Update the listing below by changing every "lens" to "camera" and keeping everything else the same. Leave the pictures out of your version.

──────── Information shown

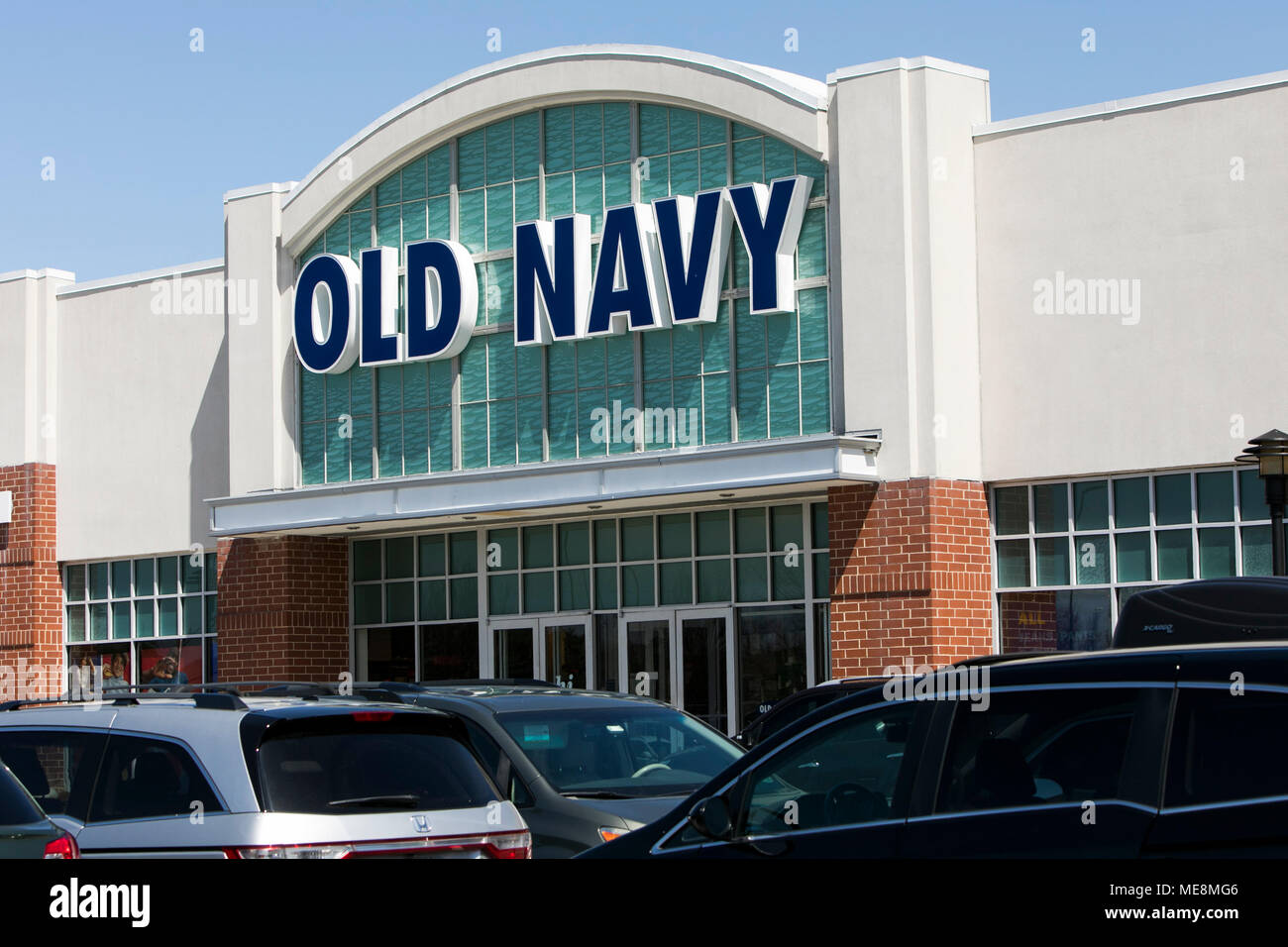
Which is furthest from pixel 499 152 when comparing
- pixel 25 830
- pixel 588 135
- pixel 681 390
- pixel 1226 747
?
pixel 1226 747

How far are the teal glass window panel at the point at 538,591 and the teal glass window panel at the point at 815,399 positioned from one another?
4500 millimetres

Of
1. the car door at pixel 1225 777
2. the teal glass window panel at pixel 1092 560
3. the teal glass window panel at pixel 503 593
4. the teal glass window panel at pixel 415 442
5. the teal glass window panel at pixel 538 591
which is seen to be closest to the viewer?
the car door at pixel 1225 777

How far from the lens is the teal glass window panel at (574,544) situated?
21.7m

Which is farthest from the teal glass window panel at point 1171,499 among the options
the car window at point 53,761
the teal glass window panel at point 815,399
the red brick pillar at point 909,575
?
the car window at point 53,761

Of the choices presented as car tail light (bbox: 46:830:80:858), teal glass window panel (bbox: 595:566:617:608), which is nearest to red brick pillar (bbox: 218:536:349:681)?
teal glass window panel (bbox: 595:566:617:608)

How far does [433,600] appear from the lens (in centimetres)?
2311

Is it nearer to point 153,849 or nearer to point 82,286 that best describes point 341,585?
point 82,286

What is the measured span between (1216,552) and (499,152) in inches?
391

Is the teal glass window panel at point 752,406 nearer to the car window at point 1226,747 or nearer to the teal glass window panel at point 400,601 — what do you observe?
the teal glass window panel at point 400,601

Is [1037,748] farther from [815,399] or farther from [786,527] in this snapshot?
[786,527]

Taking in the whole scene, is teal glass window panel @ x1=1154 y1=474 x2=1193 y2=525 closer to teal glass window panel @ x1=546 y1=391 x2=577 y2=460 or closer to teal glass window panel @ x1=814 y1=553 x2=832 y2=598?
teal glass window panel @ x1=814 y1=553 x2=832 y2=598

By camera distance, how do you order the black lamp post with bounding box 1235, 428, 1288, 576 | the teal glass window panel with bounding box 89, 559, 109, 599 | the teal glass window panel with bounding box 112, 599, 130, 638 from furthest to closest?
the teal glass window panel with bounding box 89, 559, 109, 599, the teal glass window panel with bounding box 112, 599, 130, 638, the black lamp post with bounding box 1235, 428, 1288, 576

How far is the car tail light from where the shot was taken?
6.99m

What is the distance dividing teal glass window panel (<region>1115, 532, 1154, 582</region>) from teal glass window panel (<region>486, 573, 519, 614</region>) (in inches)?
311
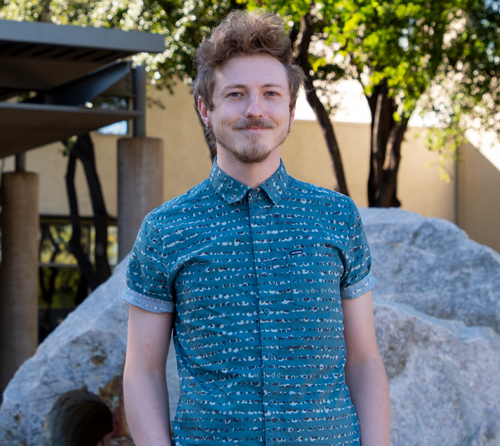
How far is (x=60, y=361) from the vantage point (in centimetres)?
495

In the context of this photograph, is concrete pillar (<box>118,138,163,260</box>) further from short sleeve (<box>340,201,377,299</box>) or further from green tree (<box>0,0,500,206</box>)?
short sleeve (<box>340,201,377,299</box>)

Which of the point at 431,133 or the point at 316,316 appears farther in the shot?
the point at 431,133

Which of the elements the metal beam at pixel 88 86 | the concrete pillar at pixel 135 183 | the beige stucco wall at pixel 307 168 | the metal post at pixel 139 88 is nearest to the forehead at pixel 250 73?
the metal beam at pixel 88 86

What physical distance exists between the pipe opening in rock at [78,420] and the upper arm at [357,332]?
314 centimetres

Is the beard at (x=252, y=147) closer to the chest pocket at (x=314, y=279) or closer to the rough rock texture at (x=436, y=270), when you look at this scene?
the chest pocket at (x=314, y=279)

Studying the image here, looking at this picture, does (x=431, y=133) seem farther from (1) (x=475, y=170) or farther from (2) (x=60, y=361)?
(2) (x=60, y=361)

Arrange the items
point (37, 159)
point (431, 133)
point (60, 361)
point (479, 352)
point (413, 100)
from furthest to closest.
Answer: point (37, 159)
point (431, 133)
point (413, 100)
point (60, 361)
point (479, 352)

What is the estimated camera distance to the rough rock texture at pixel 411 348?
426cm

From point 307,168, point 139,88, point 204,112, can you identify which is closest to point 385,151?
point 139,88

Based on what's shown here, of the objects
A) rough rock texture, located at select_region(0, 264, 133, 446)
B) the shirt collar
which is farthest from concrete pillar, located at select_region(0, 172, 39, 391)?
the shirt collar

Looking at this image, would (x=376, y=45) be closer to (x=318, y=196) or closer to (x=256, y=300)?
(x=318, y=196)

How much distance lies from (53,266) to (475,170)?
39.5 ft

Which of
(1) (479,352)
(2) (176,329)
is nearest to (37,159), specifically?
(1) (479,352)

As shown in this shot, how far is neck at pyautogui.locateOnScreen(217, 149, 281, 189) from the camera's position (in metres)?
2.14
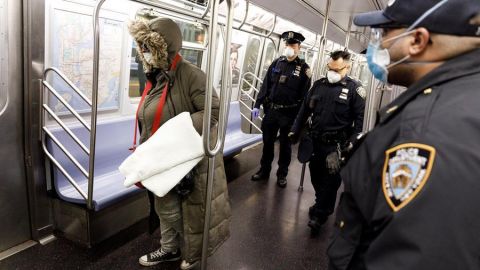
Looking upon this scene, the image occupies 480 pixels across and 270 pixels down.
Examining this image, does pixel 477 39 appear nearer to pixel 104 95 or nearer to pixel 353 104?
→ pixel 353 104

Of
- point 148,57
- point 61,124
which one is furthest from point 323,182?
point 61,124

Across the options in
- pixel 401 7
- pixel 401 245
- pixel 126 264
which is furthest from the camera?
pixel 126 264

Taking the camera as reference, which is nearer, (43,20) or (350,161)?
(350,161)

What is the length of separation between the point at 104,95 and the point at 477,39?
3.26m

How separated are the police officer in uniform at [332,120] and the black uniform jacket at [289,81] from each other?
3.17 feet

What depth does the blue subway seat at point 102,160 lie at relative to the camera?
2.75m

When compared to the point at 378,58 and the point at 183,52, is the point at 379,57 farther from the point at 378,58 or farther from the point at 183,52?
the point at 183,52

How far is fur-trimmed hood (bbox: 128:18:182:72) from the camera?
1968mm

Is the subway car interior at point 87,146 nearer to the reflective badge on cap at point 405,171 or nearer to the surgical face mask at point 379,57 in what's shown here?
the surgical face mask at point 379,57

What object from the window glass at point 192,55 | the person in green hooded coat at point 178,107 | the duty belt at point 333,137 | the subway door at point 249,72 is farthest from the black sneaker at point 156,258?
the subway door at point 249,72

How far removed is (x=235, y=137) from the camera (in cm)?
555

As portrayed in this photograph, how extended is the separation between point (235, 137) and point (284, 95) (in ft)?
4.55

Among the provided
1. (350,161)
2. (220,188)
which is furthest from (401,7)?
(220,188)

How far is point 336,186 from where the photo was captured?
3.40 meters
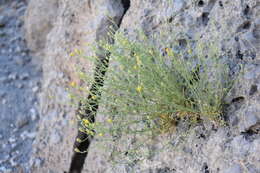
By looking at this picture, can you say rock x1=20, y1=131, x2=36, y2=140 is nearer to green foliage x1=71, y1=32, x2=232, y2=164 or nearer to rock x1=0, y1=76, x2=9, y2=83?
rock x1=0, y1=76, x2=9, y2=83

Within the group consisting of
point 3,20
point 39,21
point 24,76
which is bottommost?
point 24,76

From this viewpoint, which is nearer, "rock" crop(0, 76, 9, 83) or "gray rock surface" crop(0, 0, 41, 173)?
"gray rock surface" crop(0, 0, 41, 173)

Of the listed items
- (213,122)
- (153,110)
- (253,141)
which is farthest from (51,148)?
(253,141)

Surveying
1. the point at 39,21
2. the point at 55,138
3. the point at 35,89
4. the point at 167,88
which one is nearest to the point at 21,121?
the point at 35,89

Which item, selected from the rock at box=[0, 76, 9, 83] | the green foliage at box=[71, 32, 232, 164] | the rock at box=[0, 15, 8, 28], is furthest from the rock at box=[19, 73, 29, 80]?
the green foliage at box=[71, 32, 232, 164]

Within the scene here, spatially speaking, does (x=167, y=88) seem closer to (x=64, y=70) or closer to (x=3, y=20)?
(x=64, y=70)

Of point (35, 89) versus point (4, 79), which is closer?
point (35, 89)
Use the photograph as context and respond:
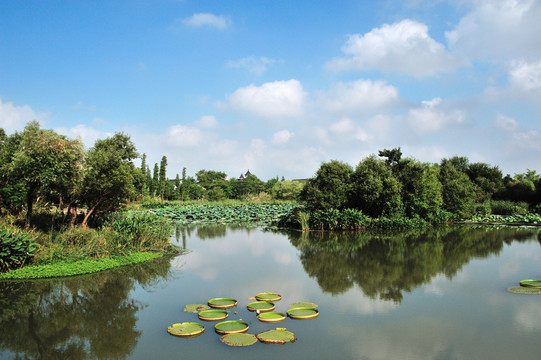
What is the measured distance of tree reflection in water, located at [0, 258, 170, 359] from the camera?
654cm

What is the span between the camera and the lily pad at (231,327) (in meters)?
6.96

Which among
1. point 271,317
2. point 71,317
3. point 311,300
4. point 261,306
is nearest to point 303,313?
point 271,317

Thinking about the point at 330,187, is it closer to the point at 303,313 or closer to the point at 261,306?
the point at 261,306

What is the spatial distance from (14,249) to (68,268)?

────────────────

- _Answer for the task_
Which is furthest from pixel 499 152 when comparing
- pixel 25 830
- pixel 588 135
- pixel 681 390
- pixel 1226 747
?
pixel 1226 747

How far are the teal glass window panel at the point at 538,591 and the teal glass window panel at the point at 815,399 positioned from one another?
4500 millimetres

Of
1. the car door at pixel 1225 777
2. the teal glass window panel at pixel 1092 560
3. the teal glass window panel at pixel 503 593
4. the teal glass window panel at pixel 415 442
5. the teal glass window panel at pixel 538 591
which is seen to be closest to the viewer?
the car door at pixel 1225 777

How far from the camera is the teal glass window panel at (574,544) situated?
21.7m

Which is farthest from the teal glass window panel at point 1171,499 among the options
the car window at point 53,761
the teal glass window panel at point 815,399
the red brick pillar at point 909,575
?
the car window at point 53,761

Of the choices presented as car tail light (bbox: 46:830:80:858), teal glass window panel (bbox: 595:566:617:608), which is nearest to red brick pillar (bbox: 218:536:349:681)?
teal glass window panel (bbox: 595:566:617:608)

How far does [433,600] appear from the camera (in centimetres)?
2311

Is it nearer to point 153,849 or nearer to point 82,286 that best describes point 341,585?
point 82,286

What is the measured span between (1216,552) and (499,152) in inches?
391

Is the teal glass window panel at point 752,406 nearer to the car window at point 1226,747 or nearer to the teal glass window panel at point 400,601 — what do you observe?
the teal glass window panel at point 400,601

Is [1037,748] farther from [815,399] or farther from [786,527] in this snapshot?
[786,527]

Taking in the whole scene, is teal glass window panel @ x1=1154 y1=474 x2=1193 y2=525 closer to teal glass window panel @ x1=546 y1=391 x2=577 y2=460 or closer to teal glass window panel @ x1=814 y1=553 x2=832 y2=598?
teal glass window panel @ x1=814 y1=553 x2=832 y2=598

By camera distance, how do you order the black lamp post with bounding box 1235, 428, 1288, 576 | the teal glass window panel with bounding box 89, 559, 109, 599 | the teal glass window panel with bounding box 112, 599, 130, 638 from furthest to closest?
the teal glass window panel with bounding box 89, 559, 109, 599, the teal glass window panel with bounding box 112, 599, 130, 638, the black lamp post with bounding box 1235, 428, 1288, 576

How far is the car tail light from where the shot was taken?
6.99m

What is the distance dividing teal glass window panel (<region>1115, 532, 1154, 582</region>) from teal glass window panel (<region>486, 573, 519, 614</region>) (in inches)?
311
How far is (x=60, y=361) from the vantage point (in centimetres)?
495

In the context of this photograph, is concrete pillar (<box>118,138,163,260</box>) further from short sleeve (<box>340,201,377,299</box>) or further from green tree (<box>0,0,500,206</box>)?
short sleeve (<box>340,201,377,299</box>)

Which of the point at 431,133 or the point at 316,316 appears farther in the shot?
the point at 431,133

Which of the elements the metal beam at pixel 88 86 | the concrete pillar at pixel 135 183 | the beige stucco wall at pixel 307 168 | the metal post at pixel 139 88 is nearest to the forehead at pixel 250 73?
the metal beam at pixel 88 86

What physical distance exists between the pipe opening in rock at [78,420] and the upper arm at [357,332]?
314 centimetres

Is the beard at (x=252, y=147) closer to the chest pocket at (x=314, y=279) or closer to the rough rock texture at (x=436, y=270), when you look at this scene?
the chest pocket at (x=314, y=279)

Studying the image here, looking at this picture, does (x=431, y=133) seem farther from (1) (x=475, y=170) or farther from (2) (x=60, y=361)?
(2) (x=60, y=361)

Arrange the items
point (37, 159)
point (431, 133)
point (60, 361)
point (479, 352)
point (413, 100)
from furthest to closest.
Answer: point (37, 159)
point (431, 133)
point (413, 100)
point (60, 361)
point (479, 352)

What is the estimated camera distance to the rough rock texture at pixel 411 348?
426cm

From point 307,168, point 139,88, point 204,112, can you identify which is closest to point 385,151?
point 139,88

Based on what's shown here, of the objects
A) rough rock texture, located at select_region(0, 264, 133, 446)
B) the shirt collar
which is farthest from concrete pillar, located at select_region(0, 172, 39, 391)?
the shirt collar

Looking at this image, would (x=376, y=45) be closer to (x=318, y=196) or closer to (x=256, y=300)?
(x=318, y=196)

How much distance lies from (53,266) to (475,170)?
39.5 ft

Which of
(1) (479,352)
(2) (176,329)
is nearest to (37,159), specifically?
(1) (479,352)

As shown in this shot, how far is neck at pyautogui.locateOnScreen(217, 149, 281, 189) from the camera's position (in metres)?
2.14
Looking upon this scene, the image occupies 480 pixels across and 270 pixels down.
Examining this image, does pixel 477 39 appear nearer to pixel 104 95 or nearer to pixel 353 104?
→ pixel 353 104

Of
- point 148,57
- point 61,124
which one is furthest from point 323,182?
point 61,124

Across the options in
- pixel 401 7
- pixel 401 245
- pixel 126 264
which is furthest from the camera?
pixel 126 264

Taking the camera as reference, which is nearer, (43,20) or (350,161)?
(350,161)

What is the length of separation between the point at 104,95 and the point at 477,39?
3.26m

How separated are the police officer in uniform at [332,120] and the black uniform jacket at [289,81] from each other?
3.17 feet

What depth does the blue subway seat at point 102,160 lie at relative to the camera?
2.75m

When compared to the point at 378,58 and the point at 183,52, is the point at 379,57 farther from the point at 378,58 or farther from the point at 183,52?
the point at 183,52

How far is fur-trimmed hood (bbox: 128:18:182:72) from the camera?
1968mm

Is the subway car interior at point 87,146 nearer to the reflective badge on cap at point 405,171 or nearer to the surgical face mask at point 379,57 in what's shown here?
the surgical face mask at point 379,57

What object from the window glass at point 192,55 | the person in green hooded coat at point 178,107 | the duty belt at point 333,137 | the subway door at point 249,72 is farthest from the black sneaker at point 156,258?
the subway door at point 249,72

How far removed is (x=235, y=137) from the camera (in cm)?
555

As portrayed in this photograph, how extended is the separation between point (235, 137) and point (284, 95) (in ft)?
4.55

Among the provided
1. (350,161)
2. (220,188)
which is furthest from (401,7)?
(220,188)

How far is point 336,186 from where the photo was captured?
3.40 meters
By looking at this picture, can you say rock x1=20, y1=131, x2=36, y2=140 is nearer to green foliage x1=71, y1=32, x2=232, y2=164 or nearer to rock x1=0, y1=76, x2=9, y2=83?
rock x1=0, y1=76, x2=9, y2=83

Within the group consisting of
point 3,20
point 39,21
point 24,76
which is bottommost?
point 24,76

From this viewpoint, which is nearer, "rock" crop(0, 76, 9, 83) or "gray rock surface" crop(0, 0, 41, 173)?
"gray rock surface" crop(0, 0, 41, 173)

Of the listed items
- (213,122)
- (153,110)
- (253,141)
which is farthest from (51,148)?
(253,141)

Surveying
1. the point at 39,21
2. the point at 55,138
3. the point at 35,89
4. the point at 167,88
which one is nearest to the point at 21,121?
the point at 35,89

Which item, selected from the rock at box=[0, 76, 9, 83] | the green foliage at box=[71, 32, 232, 164] | the rock at box=[0, 15, 8, 28], is furthest from the rock at box=[19, 73, 29, 80]?
the green foliage at box=[71, 32, 232, 164]

Within the scene here, spatially speaking, does (x=167, y=88) seem closer to (x=64, y=70) or closer to (x=3, y=20)?
(x=64, y=70)

Of point (35, 89) versus point (4, 79), which is closer?
point (35, 89)
Use the photograph as context and respond:
What is the measured distance of tree reflection in water, located at [0, 258, 170, 359] from the camera?
654cm

What is the span between the camera and the lily pad at (231,327) (in meters)?
6.96

Which among
1. point 271,317
2. point 71,317
3. point 311,300
4. point 261,306
is nearest to point 303,313?
point 271,317

Thinking about the point at 330,187, is it closer to the point at 303,313 or closer to the point at 261,306?
the point at 261,306

What is the spatial distance from (14,249) to (68,268)?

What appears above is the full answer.